Alicia Vikander in HBO’s Irma Vibe and celebrity culture

    In 1996, Olivier Assayas premiered his “Irma Vape” at the Cannes Film Festival. After 26 years, the French director is back at the festival with the same project — but this time, it’s been revisited as an HBO series starring Alicia Vikander.

    Vikander stars as a frustrated actress in the upcoming TV show. But in real life she is the rare star who rejected the world of celebrity.

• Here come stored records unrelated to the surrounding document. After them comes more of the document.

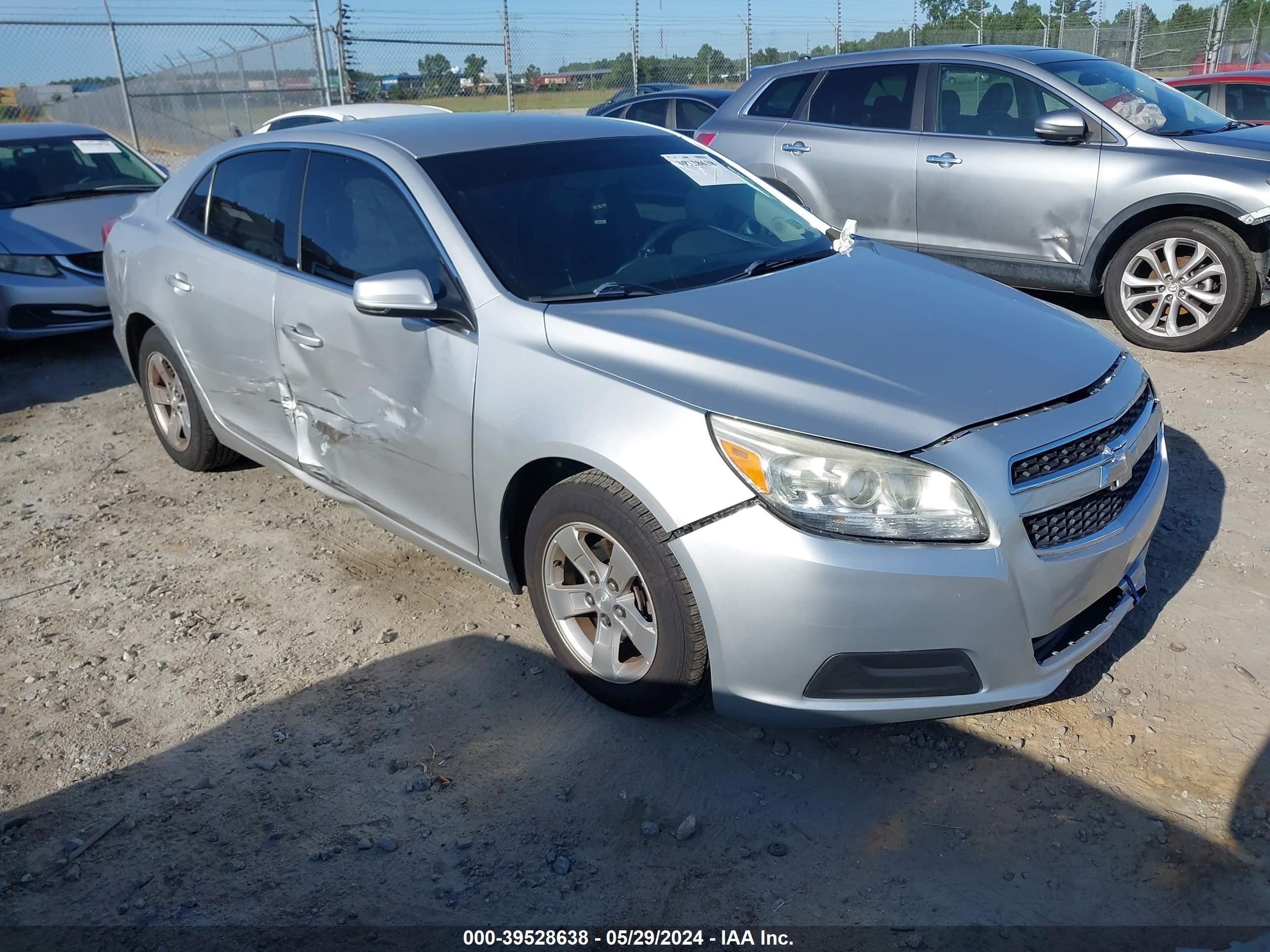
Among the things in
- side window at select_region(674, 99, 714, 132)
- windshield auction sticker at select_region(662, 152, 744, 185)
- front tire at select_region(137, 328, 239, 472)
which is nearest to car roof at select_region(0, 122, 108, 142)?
front tire at select_region(137, 328, 239, 472)

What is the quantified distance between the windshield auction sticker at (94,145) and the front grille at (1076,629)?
27.9ft

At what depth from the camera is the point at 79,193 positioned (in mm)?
8055

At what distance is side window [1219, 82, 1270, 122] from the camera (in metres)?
10.4

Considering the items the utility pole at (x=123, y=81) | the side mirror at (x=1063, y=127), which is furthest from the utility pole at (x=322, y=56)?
the side mirror at (x=1063, y=127)

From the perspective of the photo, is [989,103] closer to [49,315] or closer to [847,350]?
[847,350]

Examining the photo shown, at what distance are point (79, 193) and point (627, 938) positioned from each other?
25.7ft

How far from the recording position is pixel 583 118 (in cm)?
416

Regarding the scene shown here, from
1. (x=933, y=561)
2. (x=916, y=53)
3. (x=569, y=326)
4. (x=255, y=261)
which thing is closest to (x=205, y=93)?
(x=916, y=53)

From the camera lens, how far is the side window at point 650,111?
12398mm

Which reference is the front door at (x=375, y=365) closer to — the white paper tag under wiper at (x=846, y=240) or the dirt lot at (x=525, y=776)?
the dirt lot at (x=525, y=776)

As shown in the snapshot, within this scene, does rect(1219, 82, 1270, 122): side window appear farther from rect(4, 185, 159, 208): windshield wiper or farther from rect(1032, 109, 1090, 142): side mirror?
rect(4, 185, 159, 208): windshield wiper

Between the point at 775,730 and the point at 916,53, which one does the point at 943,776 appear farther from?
the point at 916,53

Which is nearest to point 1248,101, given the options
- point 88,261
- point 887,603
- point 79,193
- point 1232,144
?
point 1232,144

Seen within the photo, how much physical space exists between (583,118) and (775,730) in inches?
99.1
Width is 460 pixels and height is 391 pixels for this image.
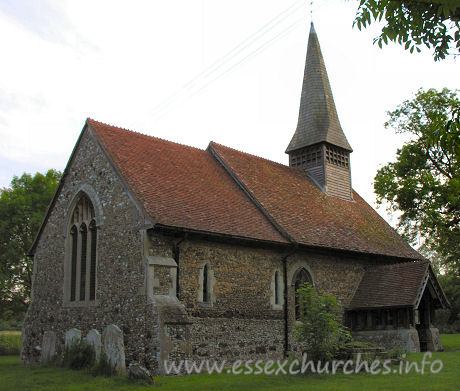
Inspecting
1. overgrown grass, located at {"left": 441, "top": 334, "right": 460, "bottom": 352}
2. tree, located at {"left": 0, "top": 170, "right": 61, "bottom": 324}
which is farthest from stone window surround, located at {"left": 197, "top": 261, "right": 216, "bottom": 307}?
tree, located at {"left": 0, "top": 170, "right": 61, "bottom": 324}

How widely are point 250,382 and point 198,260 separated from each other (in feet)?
15.8

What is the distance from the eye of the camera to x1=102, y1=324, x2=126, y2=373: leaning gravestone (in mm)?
12023

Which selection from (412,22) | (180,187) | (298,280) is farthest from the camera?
(298,280)

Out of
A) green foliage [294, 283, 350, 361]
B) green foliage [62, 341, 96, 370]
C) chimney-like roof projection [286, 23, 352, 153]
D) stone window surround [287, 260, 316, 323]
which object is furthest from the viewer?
chimney-like roof projection [286, 23, 352, 153]

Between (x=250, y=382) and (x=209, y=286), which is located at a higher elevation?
(x=209, y=286)

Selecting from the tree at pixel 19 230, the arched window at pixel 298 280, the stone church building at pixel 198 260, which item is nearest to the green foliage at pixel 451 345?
the stone church building at pixel 198 260

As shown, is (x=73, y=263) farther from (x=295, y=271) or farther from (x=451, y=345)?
(x=451, y=345)

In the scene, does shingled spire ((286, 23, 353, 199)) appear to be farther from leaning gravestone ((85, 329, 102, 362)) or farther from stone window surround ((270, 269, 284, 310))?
leaning gravestone ((85, 329, 102, 362))

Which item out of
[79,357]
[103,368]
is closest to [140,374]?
[103,368]

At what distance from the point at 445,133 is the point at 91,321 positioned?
43.5ft

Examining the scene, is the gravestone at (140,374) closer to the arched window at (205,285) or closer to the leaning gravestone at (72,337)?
the leaning gravestone at (72,337)

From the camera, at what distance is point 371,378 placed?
11.3 meters

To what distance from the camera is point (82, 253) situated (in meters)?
17.3

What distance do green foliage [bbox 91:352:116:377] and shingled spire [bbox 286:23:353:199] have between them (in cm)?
1541
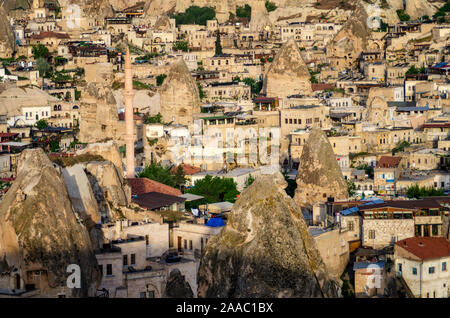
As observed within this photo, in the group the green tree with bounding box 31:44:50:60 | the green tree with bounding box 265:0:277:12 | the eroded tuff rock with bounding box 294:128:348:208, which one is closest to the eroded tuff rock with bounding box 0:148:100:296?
the eroded tuff rock with bounding box 294:128:348:208

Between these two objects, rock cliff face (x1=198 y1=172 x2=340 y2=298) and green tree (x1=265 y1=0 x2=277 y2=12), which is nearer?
rock cliff face (x1=198 y1=172 x2=340 y2=298)

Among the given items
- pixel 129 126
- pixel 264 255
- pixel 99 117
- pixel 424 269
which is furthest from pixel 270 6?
pixel 264 255

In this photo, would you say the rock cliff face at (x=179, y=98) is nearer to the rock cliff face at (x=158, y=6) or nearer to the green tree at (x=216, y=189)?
the green tree at (x=216, y=189)

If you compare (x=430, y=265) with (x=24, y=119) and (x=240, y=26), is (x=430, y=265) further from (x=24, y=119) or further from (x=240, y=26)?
(x=240, y=26)

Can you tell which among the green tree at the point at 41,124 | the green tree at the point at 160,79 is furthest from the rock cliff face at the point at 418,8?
the green tree at the point at 41,124

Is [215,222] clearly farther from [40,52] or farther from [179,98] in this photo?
[40,52]

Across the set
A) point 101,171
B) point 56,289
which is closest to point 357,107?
point 101,171

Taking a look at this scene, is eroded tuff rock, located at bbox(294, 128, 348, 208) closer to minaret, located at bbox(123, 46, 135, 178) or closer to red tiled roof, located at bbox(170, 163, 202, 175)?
red tiled roof, located at bbox(170, 163, 202, 175)
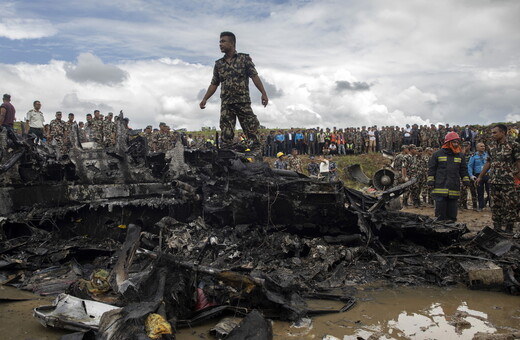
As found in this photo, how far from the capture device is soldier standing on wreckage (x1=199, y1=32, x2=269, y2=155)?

In fact, Vikander reveals that she doesn’t even have an assistant, unlike her character “Irma Vep”.

    “I, me, have never had a helper who lives with me 24/7 or a cook [or make] coffee for me, but I’ve always been very fascinated by what’s going on because I’ve seen some people in my industry, or my colleagues, have it, and that just…wouldn’t do me any good,” Vikander said in diverse Studio presented by Campari at the Cannes Film Festival in conversation with Assayas. “So, this was very interesting to take advantage of that and see what this dependency relationship looks like.”

    The original movie “Irma Vep” starring Maggie Cheung, who was played by the actress who starred in the silent movie, “Vampires.” Unlike the first movie, she will not play Vikander herself and her character has not been named Alicia. Instead, she will play Mira, an American movie star who is disappointed with her career and recently broke up, so she comes to France to star in a remake of the French silent classic.

    “I’ve always been the foreign actress in America,” said Vikander, who also serves as an executive producer on the HBO series. “And now I’m a little lost in French-European cinema, and that was very interesting to me.”

    The Swedish actress, who won the Best Supporting Actress Oscar for The Danish Girl in 2016, said there are some similarities between her new role and her career, but in reality there are very few similarities to the character she plays on screen. In real life, Vikander – who attended Cannes with her actor husband Michael Fassbender – is incredibly private and doesn’t seek fame, as does her character in “Irma Vep”.

    “I try to be completely detached from that,” Vikander said of celebrity culture. “I love talking about movies and my work, so this is an exciting period in Cannes with her. But yeah, no, I’m very shy.”

    Ringing Assayas, “I think that’s what we share.” The director said that the biggest difference with his update of “Irma Vep” is that it explores the huge change that the film industry is undergoing.

    “I think it’s also about the mess that cinema is in right now,” Assayas said of his new series. “I think it was really interesting to make a kind of Polaroid for what’s going on right now where people don’t know if you’re shooting a series or a movie or where it’s showing. Where does the funding come from? How should it be called? Should it be shown at a film festival? Shouldn’t it be shown? At film festivals?

    Asssayas continued, “It seems that everything in the history of cinema has just exploded, and you are trying to understand what the new image is.”

    Noting that “Irma Vape” is about a silent movie star, he added, “I think it’s an exciting moment to make a movie about cinema, especially about going back to basics.”

    Vikander—who got her start on Swedish soap operas but has exploded in America with both award-winning feature films and blockbuster movies—said she enjoys broadcasting from home, but also loves the experience of going to the theater.

    “I think the evolution is just happening,” Vikander said of the changing state of the film industry. “I’m someone who watches a lot of movies at home now because they’re available, but that’s also not lacking that I still love going to the movies.”